Author

Yafei Zhang

Date of Award

Spring 2021

Document Type

Open Access Dissertation

Department

Moore School of Business

First Advisor

Donghang Zhang

Abstract

My dissertation studies information production and price discovery in the syndicated loan market. Over the past twenty years, collateralized loan obligations (CLOs) and the market-flex model have changed the landscape of the loan market. In the first chapter, I document that CLOs make up more than 60% of the investments in syndicated loans in recent years. A syndicated loan is in the portfolios of dozens of CLOs and they often disagree on the value of the loan. I examine how the disagreement affects the trading behavior of CLOs and the loan illiquidity in the secondary market. I find that such disagreement makes CLOs trade strategically by increasing trading frequency and decreasing trading amount. Dealers cannot differentiate the private signals in the market, which leads to the adverse selection concern and reduces the liquidity of a loan. Information possessed by dealers reduces the monopolistic power of diversely informed CLOs and attenuates the adverse selection concern. In the second chapter, we focus on the market-flex model and examine how lending relationship affects the pricing adjustments in the primary market of syndicated loans. Using a new dataset on loan pricing adjustments, we find that the lead bank makes fewer adjustments to the initial pricing terms of a syndicated loan and shortens syndication time when it has a stronger relationship with the borrower. A stronger relationship also reduces loan underpricing.
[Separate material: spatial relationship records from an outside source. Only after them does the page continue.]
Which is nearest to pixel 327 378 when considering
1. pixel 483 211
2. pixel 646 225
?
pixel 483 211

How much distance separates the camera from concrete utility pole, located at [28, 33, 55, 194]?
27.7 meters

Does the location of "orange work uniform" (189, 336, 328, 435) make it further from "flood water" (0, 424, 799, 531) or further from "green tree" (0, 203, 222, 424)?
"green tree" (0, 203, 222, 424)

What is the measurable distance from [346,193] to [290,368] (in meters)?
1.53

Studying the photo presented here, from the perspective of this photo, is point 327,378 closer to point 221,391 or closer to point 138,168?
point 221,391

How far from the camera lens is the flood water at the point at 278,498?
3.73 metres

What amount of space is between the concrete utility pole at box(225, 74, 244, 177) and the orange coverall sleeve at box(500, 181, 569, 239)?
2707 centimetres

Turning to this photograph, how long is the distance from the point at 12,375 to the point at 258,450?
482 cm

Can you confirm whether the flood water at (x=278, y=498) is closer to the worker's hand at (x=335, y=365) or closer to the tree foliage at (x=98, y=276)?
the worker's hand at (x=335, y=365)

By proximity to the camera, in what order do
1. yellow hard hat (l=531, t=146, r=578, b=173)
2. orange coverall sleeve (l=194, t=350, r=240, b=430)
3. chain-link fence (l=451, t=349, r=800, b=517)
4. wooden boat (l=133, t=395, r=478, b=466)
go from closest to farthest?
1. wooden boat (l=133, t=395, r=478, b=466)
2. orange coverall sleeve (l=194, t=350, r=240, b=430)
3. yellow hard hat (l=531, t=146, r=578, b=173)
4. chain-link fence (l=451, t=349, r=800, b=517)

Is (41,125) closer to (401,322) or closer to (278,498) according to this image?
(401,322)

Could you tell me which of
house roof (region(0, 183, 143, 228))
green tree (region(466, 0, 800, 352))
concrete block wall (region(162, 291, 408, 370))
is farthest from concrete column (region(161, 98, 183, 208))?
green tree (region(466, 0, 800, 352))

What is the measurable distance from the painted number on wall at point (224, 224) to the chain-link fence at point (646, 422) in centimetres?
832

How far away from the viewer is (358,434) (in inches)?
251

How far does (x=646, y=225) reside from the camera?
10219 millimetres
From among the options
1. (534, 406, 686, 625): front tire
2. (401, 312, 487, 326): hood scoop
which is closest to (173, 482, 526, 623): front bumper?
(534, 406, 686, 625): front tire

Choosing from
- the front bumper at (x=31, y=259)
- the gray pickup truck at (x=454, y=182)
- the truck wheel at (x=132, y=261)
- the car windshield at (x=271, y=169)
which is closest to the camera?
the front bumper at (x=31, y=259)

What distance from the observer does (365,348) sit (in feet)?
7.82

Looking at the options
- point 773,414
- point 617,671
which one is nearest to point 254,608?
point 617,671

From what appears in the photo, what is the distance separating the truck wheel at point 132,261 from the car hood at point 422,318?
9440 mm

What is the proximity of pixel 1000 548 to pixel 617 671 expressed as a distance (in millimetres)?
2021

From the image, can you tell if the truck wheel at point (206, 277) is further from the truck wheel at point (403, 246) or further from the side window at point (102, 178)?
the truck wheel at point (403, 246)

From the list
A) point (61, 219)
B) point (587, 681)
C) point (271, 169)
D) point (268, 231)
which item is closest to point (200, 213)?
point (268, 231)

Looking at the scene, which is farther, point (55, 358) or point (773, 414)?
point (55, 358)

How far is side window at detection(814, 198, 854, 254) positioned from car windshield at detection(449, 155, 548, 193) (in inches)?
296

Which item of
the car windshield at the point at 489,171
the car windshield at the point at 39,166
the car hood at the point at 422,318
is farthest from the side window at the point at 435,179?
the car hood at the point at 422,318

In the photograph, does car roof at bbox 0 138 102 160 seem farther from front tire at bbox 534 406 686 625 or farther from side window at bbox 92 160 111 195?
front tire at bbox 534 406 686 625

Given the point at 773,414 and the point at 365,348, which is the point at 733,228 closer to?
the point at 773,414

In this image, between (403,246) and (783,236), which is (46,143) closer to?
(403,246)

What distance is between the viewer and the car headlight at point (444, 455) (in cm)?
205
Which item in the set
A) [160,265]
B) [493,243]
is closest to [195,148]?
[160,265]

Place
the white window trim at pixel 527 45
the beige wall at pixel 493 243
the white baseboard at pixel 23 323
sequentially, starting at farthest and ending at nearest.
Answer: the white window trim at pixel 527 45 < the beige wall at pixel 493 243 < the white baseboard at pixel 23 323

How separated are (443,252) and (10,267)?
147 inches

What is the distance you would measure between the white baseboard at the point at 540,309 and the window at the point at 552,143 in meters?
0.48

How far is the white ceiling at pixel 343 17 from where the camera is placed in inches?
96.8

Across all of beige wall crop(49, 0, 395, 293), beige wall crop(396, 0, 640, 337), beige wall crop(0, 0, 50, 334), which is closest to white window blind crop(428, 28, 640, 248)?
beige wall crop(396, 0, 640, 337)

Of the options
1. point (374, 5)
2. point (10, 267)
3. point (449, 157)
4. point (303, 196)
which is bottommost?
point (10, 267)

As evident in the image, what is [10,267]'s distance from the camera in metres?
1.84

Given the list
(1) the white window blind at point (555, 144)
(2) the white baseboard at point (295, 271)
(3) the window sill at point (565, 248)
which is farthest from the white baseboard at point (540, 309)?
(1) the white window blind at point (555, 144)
A relationship lead bank relies less on information from syndicate members. Exogenous shocks to relationships caused by bank mergers and closures confirm our findings. We contribute to the literature by showing that relationship lending improves loan pricing efficiency. In the third chapter, we examine how the peer information benefits syndicate loan lending. We find that firms borrowing from and switching to their competitors’ banks pay lower loan spreads. The impact is stronger when the expected monitoring gains are higher and the expected costs are lower. A loan originated by a competitor’s bank has a lower share from the lead and experiences more frequent amendments. Our findings suggest that firms choose strategically to borrow from their competitors’ banks to reduce bonding costs.